**Prompt 1:** In the text on PostScript file access, what is the usual problem behind an -invalidaccess- error message?

**Article:**

— Start —

Here is how you create a proper filename for PostScript access. First, you may need this /mergestr routine from our Gonzo utilities...
% /mergestr merges the two stack strings into one... /mergestr {2 copy length exch length add string dup dup 4 3 roll 4 index length exch putinterval 3 1 roll exch 0 exch putinterval} def

Here is how you might prepare a pair of host based diskfiles for reading and writing...
/sourcefileprefix (C:\\Documents and Settings\\don\\Desktop\\ps_story\\) store /sourcefilename (demosource1.psl) store /destfilename (demodest1.psl) store /s4file sourcefileprefix sourcefilename mergestr (r) file store /d4file sourcefileprefix destfilename mergestr (w) file store % source file

% destination file

Other options are to use (w+) to read and write. Or (a) to append.
-- 75 . 3 --

The usual problem with an -invalidaccess- error message is having the wrong directory and subdirectory sequence. Or not properly merging it. In interest of sanity, it pays to keep all read and written files in the same subdirectory. Some further details: Normally, you would read or write a file in sequential order. But you may want to read and rewrite part of a file up to a marker, insert some new stuff, and then continue on. It turns out there are PostScript commands of -fileposition- and -setfileposition-. These can be used to find where something happens in a file or set the file to that location for reading or writing. One quirk: -setfileposition- "expires" if you ever read an entire file. Or try to write beyond the end of an existing file. If either happens, you will have to close and reopen the file for any further read or write access. There is no direct way to find the length of a disk based PostScript file. Instead, you have to combine -fileposition- and -bytesavailable- ...

— End —

**Records of questions about scenes:**
— Start —

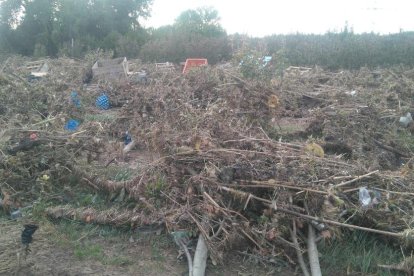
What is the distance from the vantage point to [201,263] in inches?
122

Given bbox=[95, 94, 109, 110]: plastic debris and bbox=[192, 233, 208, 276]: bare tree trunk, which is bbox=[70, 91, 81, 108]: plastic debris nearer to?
bbox=[95, 94, 109, 110]: plastic debris

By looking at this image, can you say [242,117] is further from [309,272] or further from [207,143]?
[309,272]

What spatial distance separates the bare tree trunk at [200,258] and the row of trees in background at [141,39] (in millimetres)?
14734

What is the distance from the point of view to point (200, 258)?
313 centimetres

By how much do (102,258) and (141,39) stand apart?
81.8 feet

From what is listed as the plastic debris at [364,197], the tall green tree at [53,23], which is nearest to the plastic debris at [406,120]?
the plastic debris at [364,197]

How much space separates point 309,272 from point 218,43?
1916 centimetres

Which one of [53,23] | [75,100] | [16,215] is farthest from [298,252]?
[53,23]

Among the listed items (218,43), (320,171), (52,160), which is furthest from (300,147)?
(218,43)

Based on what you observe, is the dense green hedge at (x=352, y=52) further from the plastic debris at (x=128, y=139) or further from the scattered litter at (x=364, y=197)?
the scattered litter at (x=364, y=197)

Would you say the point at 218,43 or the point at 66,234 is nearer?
the point at 66,234

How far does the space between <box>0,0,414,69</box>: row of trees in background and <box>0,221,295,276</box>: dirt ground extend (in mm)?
14547

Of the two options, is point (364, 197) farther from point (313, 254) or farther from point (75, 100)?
point (75, 100)

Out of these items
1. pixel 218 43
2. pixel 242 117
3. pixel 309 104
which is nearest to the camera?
pixel 242 117
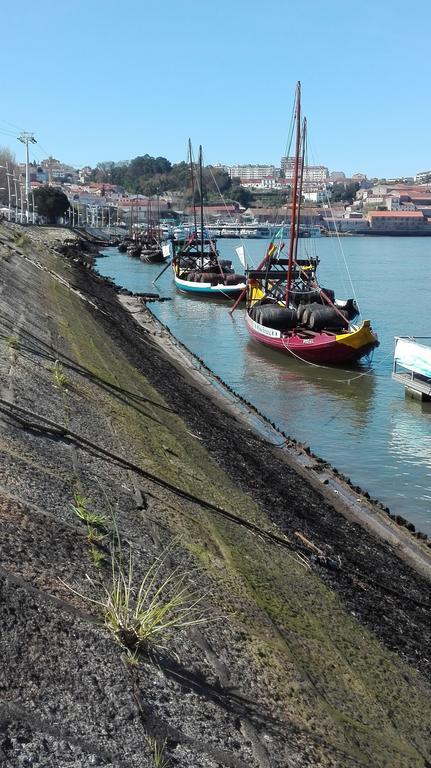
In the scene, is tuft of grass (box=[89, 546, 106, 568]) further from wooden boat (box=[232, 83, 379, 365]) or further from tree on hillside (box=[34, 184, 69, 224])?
tree on hillside (box=[34, 184, 69, 224])

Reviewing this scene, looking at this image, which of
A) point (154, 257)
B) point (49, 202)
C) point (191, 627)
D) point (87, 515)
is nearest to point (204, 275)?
point (154, 257)

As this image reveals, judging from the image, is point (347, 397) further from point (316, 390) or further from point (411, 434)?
point (411, 434)

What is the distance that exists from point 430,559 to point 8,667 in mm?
7553

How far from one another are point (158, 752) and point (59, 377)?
24.8ft

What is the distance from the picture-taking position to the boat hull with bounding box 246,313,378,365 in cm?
2741

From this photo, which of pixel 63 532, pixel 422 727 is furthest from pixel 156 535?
pixel 422 727

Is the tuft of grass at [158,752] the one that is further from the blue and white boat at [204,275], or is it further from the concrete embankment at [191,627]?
the blue and white boat at [204,275]

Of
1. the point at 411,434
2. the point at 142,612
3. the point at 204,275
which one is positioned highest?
the point at 142,612

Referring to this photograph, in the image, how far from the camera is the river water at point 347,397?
15.5 m

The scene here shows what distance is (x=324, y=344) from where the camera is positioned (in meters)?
27.9

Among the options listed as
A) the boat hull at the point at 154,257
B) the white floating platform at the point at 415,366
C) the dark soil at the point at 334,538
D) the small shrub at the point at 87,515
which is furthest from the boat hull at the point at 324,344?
the boat hull at the point at 154,257

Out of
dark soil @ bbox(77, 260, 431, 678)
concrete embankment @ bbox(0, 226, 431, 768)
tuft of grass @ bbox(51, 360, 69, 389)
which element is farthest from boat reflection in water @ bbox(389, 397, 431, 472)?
tuft of grass @ bbox(51, 360, 69, 389)

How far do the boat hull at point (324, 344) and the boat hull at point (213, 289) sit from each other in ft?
64.1

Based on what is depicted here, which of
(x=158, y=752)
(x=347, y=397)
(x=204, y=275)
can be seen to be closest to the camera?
(x=158, y=752)
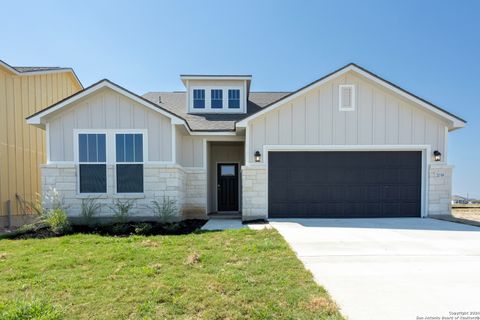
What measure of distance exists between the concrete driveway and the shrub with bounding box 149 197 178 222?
340cm

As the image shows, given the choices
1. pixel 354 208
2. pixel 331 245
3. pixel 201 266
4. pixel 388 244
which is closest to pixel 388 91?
pixel 354 208

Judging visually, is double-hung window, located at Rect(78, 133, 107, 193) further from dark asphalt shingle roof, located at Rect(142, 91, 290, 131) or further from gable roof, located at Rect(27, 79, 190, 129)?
dark asphalt shingle roof, located at Rect(142, 91, 290, 131)

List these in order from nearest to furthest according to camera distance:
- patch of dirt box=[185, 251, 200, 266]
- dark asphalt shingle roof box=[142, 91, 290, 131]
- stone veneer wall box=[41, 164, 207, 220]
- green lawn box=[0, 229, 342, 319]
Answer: green lawn box=[0, 229, 342, 319], patch of dirt box=[185, 251, 200, 266], stone veneer wall box=[41, 164, 207, 220], dark asphalt shingle roof box=[142, 91, 290, 131]

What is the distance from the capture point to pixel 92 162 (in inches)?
328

— End —

**Prompt 2:** Report every line of the records that contains the word "located". Case counts.

**Complete output 1:** Having the wrong directory and subdirectory sequence, or not merging it properly.

**Complete output 2:**
Judging visually, is double-hung window, located at Rect(78, 133, 107, 193) further from dark asphalt shingle roof, located at Rect(142, 91, 290, 131) or further from gable roof, located at Rect(27, 79, 190, 129)?
dark asphalt shingle roof, located at Rect(142, 91, 290, 131)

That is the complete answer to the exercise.